SELECCIÓN =>
┄┄┄┄┄┄┄┄┄┄

Hace años que no participaba en una popular. Prácticamente todos los días que me entreno -cuatro a la semana o así- voy solo por esos caminos de Dios. No compito mucho. De un tiempo a esta parte, apenas me inscribo en una o dos carreras anuales de 400 metros en pista; me gusta esa distancia y la incorporo para mantener un pequeño hilo conductor de forma. Cada uno tiene un objetivo, y el mío es la categoría M50, dentro de pocos años. Quizá entonces me motive con un Campeonato de España en la distancia que me apetezca; no más larga de 800 metros, seguramente. Por ahora, guardo fuerzas de manera activa, corro cuando puedo y pienso en mi pequeña Sara, que nacerá en abril.
Digo todo esto para explicar que me he tomado el 10k de Valencia como un rodaje rápido. ¿De qué hablamos, con el crono en la mano? Pues de ir a cuatro, más o menos. Habrá lectores a los que ese ritmo les parezca fabuloso y otros que se aburran a semejante velocidad; vamos, que no le llamarán ni velocidad. Sólo puedo decir que cada cual tiene unas condiciones y un tiempo libre limitado y, en este momento, ir a cuatro en 10 kilómetros es lo mejor que puedo hacer sin echar el hígado; ya me gustaría andar más sueltecito, pero no puedo, oiga.
El plan, por tanto, era llegarme en 40:30, aproximadamente. Había añadido un colchón de 30 segundos porque esta semana sólo había hecho dos sesiones y quería disfrutar. Nada de agobios. Venía conmigo mi chica, y como le había prometido que no apretaría, no era cuestión de desplomarme en la meta, y dejarle el marrón de mi lipotimia a una embarazada de seis meses.
Pero ya se sabe: llegas a las inmediaciones de la salida, catas el clima -ventoso, fresco y soleado aquella mañana-, ves a la gente calentando en pequeños grupos, reconoces caras, saludas y te saludan, fulanito te cuenta que sale de una lesión y no puede correr a tope, menganito se da golpes de pecho y asegura que no se ha entrenado, y tu ego competitivo, que sólo se escucha a sí mismo, te dice: «Juan, hoy corres a muerte y les ganas a estos cuentistas».

┄┄┄┄┄┄┄┄┄┄

[Registros de una recopilación de datos]
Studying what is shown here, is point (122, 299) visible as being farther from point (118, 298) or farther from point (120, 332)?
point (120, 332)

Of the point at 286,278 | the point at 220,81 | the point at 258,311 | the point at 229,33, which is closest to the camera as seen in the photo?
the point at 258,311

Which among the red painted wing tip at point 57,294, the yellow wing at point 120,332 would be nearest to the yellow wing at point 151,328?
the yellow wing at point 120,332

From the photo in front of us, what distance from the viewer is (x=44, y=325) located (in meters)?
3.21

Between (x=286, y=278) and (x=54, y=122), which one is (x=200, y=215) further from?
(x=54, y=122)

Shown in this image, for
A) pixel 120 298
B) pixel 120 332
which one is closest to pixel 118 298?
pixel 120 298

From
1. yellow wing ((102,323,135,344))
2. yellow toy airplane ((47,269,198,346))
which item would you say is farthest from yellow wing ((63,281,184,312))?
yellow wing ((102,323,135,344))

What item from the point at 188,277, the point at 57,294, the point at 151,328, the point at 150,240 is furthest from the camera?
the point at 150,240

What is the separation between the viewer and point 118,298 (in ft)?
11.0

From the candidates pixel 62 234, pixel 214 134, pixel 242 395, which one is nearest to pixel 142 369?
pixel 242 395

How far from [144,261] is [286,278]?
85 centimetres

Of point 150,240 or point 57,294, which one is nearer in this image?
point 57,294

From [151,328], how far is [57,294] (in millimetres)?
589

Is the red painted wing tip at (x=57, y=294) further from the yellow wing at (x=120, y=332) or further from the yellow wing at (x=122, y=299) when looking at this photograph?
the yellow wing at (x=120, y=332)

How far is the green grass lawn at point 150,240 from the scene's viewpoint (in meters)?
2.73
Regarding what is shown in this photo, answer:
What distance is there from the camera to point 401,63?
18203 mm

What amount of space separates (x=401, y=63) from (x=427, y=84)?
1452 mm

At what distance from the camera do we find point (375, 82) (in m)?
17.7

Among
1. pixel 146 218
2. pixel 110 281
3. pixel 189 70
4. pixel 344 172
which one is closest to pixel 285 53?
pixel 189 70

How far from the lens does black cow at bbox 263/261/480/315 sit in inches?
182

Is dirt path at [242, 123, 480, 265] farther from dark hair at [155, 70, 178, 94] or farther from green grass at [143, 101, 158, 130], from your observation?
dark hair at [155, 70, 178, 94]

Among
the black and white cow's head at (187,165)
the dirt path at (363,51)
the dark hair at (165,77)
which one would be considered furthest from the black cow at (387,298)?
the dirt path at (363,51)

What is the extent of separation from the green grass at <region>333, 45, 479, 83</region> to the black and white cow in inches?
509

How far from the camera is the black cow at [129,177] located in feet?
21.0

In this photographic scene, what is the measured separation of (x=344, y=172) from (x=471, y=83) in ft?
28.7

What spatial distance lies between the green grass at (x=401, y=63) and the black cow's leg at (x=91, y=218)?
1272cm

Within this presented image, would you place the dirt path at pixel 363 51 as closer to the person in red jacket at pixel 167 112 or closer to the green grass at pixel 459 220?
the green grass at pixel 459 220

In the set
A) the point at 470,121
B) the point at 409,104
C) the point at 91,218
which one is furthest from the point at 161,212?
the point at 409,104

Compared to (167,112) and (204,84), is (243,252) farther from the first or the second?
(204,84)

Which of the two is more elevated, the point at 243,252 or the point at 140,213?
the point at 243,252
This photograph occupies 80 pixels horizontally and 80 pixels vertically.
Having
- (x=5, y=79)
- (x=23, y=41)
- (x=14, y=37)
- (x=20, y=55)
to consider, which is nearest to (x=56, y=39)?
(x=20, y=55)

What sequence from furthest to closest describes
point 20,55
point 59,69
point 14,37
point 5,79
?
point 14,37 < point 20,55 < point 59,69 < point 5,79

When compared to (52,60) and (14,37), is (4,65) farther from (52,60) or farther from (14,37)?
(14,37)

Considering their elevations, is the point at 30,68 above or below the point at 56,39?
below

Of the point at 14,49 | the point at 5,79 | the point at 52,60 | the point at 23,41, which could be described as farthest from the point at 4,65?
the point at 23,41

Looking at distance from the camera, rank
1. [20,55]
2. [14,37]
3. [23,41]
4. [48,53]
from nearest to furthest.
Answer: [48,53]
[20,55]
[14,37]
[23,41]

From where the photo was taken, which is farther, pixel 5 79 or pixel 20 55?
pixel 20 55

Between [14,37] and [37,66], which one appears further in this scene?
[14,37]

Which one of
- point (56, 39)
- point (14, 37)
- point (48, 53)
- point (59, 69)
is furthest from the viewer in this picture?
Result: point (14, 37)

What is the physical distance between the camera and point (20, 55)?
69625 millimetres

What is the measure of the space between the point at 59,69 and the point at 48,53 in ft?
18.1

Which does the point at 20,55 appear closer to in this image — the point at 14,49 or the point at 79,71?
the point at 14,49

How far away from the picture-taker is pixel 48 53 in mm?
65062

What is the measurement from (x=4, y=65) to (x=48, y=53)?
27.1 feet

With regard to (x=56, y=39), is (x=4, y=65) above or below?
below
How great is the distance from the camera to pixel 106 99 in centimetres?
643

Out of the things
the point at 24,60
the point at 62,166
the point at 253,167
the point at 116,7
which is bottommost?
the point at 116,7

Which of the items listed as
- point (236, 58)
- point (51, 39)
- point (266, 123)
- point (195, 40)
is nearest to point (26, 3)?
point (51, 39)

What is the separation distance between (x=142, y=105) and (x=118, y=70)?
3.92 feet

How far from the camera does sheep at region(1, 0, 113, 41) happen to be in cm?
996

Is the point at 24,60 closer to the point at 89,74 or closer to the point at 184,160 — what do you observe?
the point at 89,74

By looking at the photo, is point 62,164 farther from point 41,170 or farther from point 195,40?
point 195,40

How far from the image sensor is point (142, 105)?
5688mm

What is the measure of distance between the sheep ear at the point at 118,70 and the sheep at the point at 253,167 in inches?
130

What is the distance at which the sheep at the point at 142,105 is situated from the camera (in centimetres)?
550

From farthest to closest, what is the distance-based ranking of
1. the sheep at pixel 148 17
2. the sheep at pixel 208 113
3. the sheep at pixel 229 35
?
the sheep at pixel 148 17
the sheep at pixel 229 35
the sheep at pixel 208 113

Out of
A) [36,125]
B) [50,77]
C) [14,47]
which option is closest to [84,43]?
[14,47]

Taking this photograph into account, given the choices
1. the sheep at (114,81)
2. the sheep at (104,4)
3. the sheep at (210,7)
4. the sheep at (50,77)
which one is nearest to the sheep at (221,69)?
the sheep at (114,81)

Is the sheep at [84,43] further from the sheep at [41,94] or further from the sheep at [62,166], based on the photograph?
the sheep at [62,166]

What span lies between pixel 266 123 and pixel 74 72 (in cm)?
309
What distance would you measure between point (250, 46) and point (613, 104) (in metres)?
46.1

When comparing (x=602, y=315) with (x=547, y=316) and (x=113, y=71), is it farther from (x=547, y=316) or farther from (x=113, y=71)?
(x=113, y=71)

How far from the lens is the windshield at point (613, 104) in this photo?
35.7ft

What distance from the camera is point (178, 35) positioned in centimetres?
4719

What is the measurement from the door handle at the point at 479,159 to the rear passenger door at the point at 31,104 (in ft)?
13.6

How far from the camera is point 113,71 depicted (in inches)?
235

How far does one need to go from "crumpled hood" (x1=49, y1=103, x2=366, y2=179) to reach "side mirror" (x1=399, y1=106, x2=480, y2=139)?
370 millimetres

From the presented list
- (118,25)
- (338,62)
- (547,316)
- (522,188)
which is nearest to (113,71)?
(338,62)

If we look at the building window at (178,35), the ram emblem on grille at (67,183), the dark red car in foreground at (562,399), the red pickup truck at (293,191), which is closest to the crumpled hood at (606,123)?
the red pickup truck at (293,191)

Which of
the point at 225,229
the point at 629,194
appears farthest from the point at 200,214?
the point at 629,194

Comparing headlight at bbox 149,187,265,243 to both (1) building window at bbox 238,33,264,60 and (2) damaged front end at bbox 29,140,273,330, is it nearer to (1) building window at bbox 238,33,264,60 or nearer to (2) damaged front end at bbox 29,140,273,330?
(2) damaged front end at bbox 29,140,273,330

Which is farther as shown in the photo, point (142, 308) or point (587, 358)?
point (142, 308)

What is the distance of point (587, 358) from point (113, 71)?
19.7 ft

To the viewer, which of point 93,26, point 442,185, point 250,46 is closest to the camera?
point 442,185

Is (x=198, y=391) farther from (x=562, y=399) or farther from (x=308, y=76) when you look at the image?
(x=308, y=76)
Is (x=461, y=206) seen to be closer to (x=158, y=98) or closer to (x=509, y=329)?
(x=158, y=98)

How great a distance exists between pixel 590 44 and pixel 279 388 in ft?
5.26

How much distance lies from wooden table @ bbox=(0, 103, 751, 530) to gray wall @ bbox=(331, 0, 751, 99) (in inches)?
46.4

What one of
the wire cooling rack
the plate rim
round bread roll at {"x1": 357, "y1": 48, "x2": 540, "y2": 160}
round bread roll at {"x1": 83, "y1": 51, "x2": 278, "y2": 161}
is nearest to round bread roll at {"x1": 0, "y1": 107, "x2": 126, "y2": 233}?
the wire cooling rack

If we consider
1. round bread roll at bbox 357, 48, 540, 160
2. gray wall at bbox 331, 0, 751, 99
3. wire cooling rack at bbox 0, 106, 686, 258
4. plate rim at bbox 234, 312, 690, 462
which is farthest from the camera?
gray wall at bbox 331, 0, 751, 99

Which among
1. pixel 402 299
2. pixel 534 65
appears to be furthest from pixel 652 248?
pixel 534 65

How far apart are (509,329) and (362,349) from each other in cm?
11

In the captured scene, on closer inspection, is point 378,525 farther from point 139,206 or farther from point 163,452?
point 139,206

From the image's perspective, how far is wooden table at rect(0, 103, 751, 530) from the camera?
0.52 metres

┄┄┄┄┄┄┄┄┄┄

TAREAS DEL EJERCICIO =>
a) Resume en menos palabras el párrafo del texto que empieza por "El plan, por tanto", conservando sus datos principales.
b) Transcribe tal cual el fragmento del texto que va desde "El plan, por" hasta "de seis meses.".
El material no desempeña ningún papel aquí.

RESPUESTAS COMPLETAS =>
a) El plan era llegar a meta en unos 40:30. Había sumado un margen de 30 segundos porque esa semana solo había hecho dos sesiones y quería disfrutar sin agobios. Además, le había prometido a su chica, embarazada de seis meses, que no apretaría, así que no debía desplomarse en la meta.

b)
El plan, por tanto, era llegarme en 40:30, aproximadamente. Había añadido un colchón de 30 segundos porque esta semana sólo había hecho dos sesiones y quería disfrutar. Nada de agobios. Venía conmigo mi chica, y como le había prometido que no apretaría, no era cuestión de desplomarme en la meta, y dejarle el marrón de mi lipotimia a una embarazada de seis meses.